2020 Child Support and Spousal Support
[46] For 2020, 100% of the $52,446.00 amortization amount shall be added back such that the Respondent’s 2020 income for support purposes is $97,064.00 + $52,446.00 for a total income of $149,510.00.
[47] Based on this annual income, table child support for the Children is $2,071.00/month.
[48] Spousal support for 2020 shall also be paid - in the mid-range - based on the Respondent’s income of $149,510.00 and the Applicant’s income of $56,056.00. I have calculated this to be in the amount of $1,099.00 per month.
Credit to be Given for Support Payments Made
[49] The Respondent shall be given credit for the total child and spousal support payments he has made in the following amounts which were agreed to by the parties:
| Year | Amount |
|---|---|
| 2019 | $11,457.00 |
| 2020 | $40,294.00 |
| 2021 | $10,638.00 |
| 2022 | $11,820.00 to October 31, 2022 |
(b) Should the Applicant’s income from Haggerty Construction be considered spousal support?
[50] The Respondent submits that the wages of $28,623.00 paid to the Applicant by Haggerty Construction in 2019 should be effectively credited to him as support paid. He calculates that this would result in a total support payment amount of $40,082.00, meaning that he overpaid by $14,360.00 in 2019.
[51] The payments made to the Applicant in the form of wages had real-world implications. I am of the view that the wages should not be re-categorized and treated as something different now. The parties should be held to decisions they made in terms of how these payments were originally structured.
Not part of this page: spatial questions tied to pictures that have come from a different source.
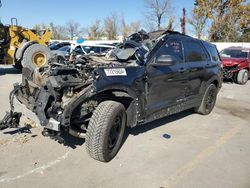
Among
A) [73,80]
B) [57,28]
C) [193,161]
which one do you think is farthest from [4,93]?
[57,28]

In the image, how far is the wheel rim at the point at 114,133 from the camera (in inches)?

[52] I decline to consider the Applicant’s 2019 wages from Haggerty Construction as support payments.
DISPOSITION
[53] The Applicant’s motion is granted.
[54] Based on the foregoing, the court orders:
(a) that the Respondent pay child support for the Children in the sum of $2,569.00 per month on 2019 income of $190,983.50 commencing April 1, 2019 to December 31, 2019; (b) that the Respondent pay child support for the Children in the sum of $2,071.00 per month on 2020 income of $149,510.00 commencing January 1, 2020 to December 31, 2020; (c) that the Respondent be credited with all child support payments made to date; (d) that the Respondent pay spousal support to the Applicant in the sum of $2,604.00 per month on his 2019 income of $190,983.50 and on her 2019 income of $40,858.00 commencing April 1, 2019 to December 31, 2019; and, (e) that the Respondent pay spousal support to the Applicant in the sum of $1,099.00 per month on his 2020 income of $149,510.00 and on her 2020 income of $56,056.00 commencing January 1, 2020 to December 31, 2020.
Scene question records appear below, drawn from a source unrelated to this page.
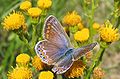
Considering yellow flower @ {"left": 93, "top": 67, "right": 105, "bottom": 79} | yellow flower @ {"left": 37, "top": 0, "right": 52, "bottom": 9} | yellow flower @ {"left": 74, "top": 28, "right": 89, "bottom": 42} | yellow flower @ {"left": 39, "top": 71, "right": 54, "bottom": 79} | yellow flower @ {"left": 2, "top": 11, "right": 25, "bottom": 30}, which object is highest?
yellow flower @ {"left": 37, "top": 0, "right": 52, "bottom": 9}

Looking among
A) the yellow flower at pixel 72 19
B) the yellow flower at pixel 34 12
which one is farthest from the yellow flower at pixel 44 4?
the yellow flower at pixel 72 19

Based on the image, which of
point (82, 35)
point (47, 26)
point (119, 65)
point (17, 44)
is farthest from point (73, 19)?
point (119, 65)

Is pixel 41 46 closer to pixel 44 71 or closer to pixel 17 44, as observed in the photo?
pixel 44 71

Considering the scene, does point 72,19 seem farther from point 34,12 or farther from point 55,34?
point 55,34

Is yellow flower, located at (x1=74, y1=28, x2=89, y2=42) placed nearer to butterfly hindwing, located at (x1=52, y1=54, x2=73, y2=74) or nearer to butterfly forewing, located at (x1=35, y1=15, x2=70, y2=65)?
butterfly forewing, located at (x1=35, y1=15, x2=70, y2=65)

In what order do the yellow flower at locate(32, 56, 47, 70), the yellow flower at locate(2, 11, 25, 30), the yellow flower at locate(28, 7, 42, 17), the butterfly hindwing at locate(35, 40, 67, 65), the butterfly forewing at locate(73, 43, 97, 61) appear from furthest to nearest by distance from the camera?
the yellow flower at locate(28, 7, 42, 17) < the yellow flower at locate(2, 11, 25, 30) < the yellow flower at locate(32, 56, 47, 70) < the butterfly hindwing at locate(35, 40, 67, 65) < the butterfly forewing at locate(73, 43, 97, 61)

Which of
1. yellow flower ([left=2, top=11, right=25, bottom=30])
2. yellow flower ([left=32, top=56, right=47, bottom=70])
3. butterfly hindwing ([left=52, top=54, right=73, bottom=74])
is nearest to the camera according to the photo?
butterfly hindwing ([left=52, top=54, right=73, bottom=74])

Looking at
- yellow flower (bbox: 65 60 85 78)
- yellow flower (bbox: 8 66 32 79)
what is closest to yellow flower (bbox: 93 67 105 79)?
yellow flower (bbox: 65 60 85 78)

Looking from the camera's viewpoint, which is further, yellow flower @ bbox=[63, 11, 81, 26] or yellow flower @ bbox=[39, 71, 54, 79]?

[55] If necessary, a Support Deduction Order shall issue.
COSTS
[56] I would urge the parties to agree on costs. If they are unable to do so, then costs submissions may be made as follows:
(a) By February 3rd, 2023, the Applicant shall serve and file her written costs submissions, not to exceed three pages, double-spaced, together with a draft bill of costs and copies of any pertinent offers; and (b) The Respondent shall serve and file his responding costs submissions of no more than three pages, double-spaced, together with a draft bill of costs and copies of any pertinent offers, by February 17th, 2023; and (c) The Applicant’s reply submissions, if any, are to be served and filed by February 24th, 2023 and are not to exceed two pages. (d) If no submissions are received by February 24th, 2023, the parties will be deemed to have resolved the issue of costs, and costs will not be determined by me.
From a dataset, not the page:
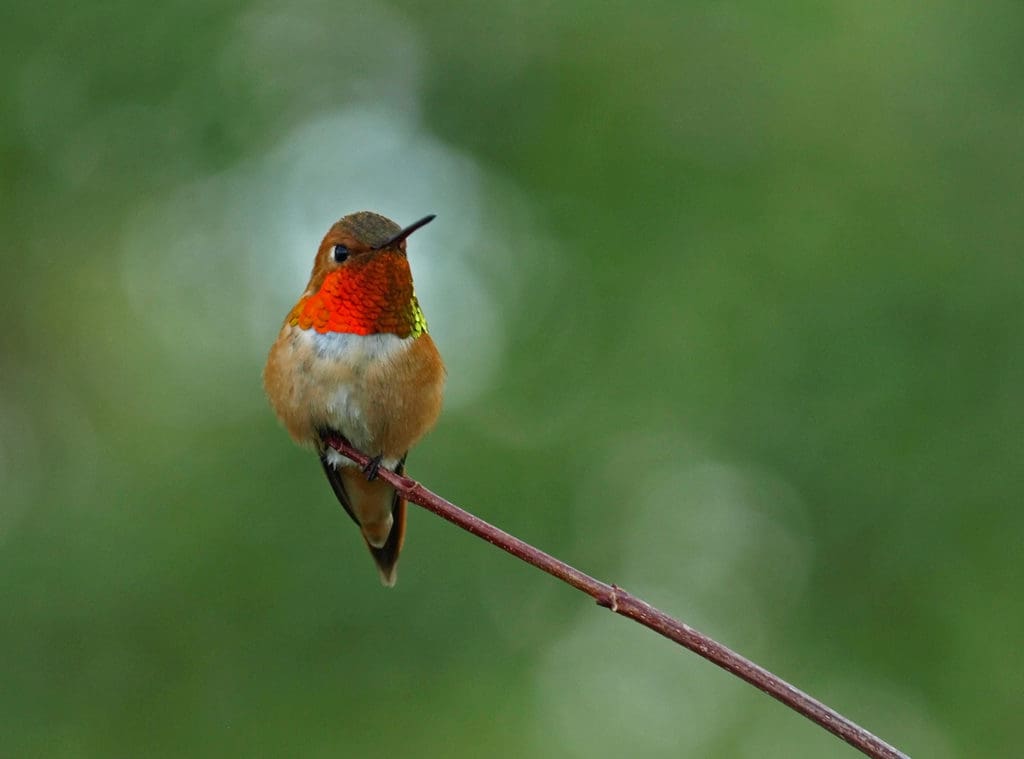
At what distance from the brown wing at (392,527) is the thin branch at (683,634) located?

MacNEIL J. Released: January 13, 2023
[1] Figure taken from Exhibit “D” to the Affidavit of Erwin Dely, sworn October 7, 2022, filed. [2] Figure taken from Exhibit “A” to the Affidavit of Sophie Haggerty, sworn April 8, 2022, filed. [3] Figure taken from Exhibit “E” to the Affidavit of Erwin Dely, sworn October 7, 2022, filed. [4] Figure taken from Exhibit “A” to the Affidavit of Sophie Haggerty, sworn April 8, 2022, filed.